3-Beauty matters. Nature is gorgeous, my G. I have a form of colorblindness where I can see colors, but have a really difficult time discerning different shades/tones of the same color. But nature gives me so much visual, auditory, and tactile information that I don’t think I’m missing out on anything. It’s overwhelming, but in a good way. Beauty matters. It can take your breath away as well as give you life. I was walking near the ocean (see photo below) and I saw a cigarette butt and got angry. What kind of moron would spoil this beautiful scene by throwing their filthy chemical-filled garbage on the ground? I picked it up and tossed it in a trashcan later that day. Never in the history of ever have I picked up some strange mouth-touched garbage and tossed it in the appropriate trash receptacle. Nature’s beauty is worth it. My kid knows this because after witnessing me pick up the nasty thing, she nodded and mouthed ‘thank you’. As parents, one of our jobs is to make sure our kids have a healthy and clean world to grow into—that they are able to experience the beauty of nature like we’ve been able to…despite some of us understanding this late in life.

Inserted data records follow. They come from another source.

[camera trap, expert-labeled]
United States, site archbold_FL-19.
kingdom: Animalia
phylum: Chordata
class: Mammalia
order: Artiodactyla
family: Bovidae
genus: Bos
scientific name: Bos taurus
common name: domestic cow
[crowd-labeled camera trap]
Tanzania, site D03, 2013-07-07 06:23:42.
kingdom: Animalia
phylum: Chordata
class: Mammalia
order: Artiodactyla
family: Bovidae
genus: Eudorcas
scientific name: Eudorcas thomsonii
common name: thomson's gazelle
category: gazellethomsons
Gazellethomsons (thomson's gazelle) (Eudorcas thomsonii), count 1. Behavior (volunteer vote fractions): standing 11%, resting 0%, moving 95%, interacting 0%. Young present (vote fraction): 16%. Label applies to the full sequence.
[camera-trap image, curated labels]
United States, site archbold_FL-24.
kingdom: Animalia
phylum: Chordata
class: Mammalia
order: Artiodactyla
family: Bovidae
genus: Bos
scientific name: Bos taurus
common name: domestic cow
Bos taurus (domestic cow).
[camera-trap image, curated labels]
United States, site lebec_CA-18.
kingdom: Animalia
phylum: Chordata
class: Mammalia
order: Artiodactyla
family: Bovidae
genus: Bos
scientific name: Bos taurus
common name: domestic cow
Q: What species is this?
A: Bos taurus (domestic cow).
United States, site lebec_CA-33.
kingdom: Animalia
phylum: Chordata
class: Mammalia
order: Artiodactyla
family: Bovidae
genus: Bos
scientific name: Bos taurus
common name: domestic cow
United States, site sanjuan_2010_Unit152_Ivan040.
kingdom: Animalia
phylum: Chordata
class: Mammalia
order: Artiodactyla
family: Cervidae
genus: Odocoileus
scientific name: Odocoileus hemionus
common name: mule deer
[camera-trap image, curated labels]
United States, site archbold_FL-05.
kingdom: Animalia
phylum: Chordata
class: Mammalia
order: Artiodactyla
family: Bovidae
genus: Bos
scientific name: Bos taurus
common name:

4-It ain’t about the money. I grew up violently poor. Once I got some money, I spent the hell out if it. I never saved. I wanted to know what it felt like to walk into a place and buy what I wanted instead of stealing it, or crying that I couldn’t have it. For a long while I had an unhealthy relationship with spending. I had to have all the books, all the DVDs, all the records and CDs. I had to see every movie on opening night, go to as many concerts as I could, but before I went to the concerts I had to have the newest and flyest clothing. When I got married, I had the same mentality. When we had our daughter, same thing. My kid had everything—but I was working so damn much that we didn't really spend as much time together. She’s never told me how much she liked something I bought her. But she can’t stop talking about the four baby deer we saw on our walk. We saw those deer three weeks ago and she’s still bugging out. Money is great. It provides access, stability, and security. I’m very lucky to have a house and a car and health insurance and money in the bank. But they are necessities. They don’t give me that Marie Kondo that nature has been giving me. Spending time > spending money.
Will I be the same nature dude after the shelter in place? I hope so. If I can’t be fully immersed, like I have been, I have to make sure that nature is part of my living practice. Journal, meditate, read, get my black ass in nature. I’m getting the vibe that so much of the future well-being of me and my family depends on our relationship with nature. Looking forward to seeing how this will play out.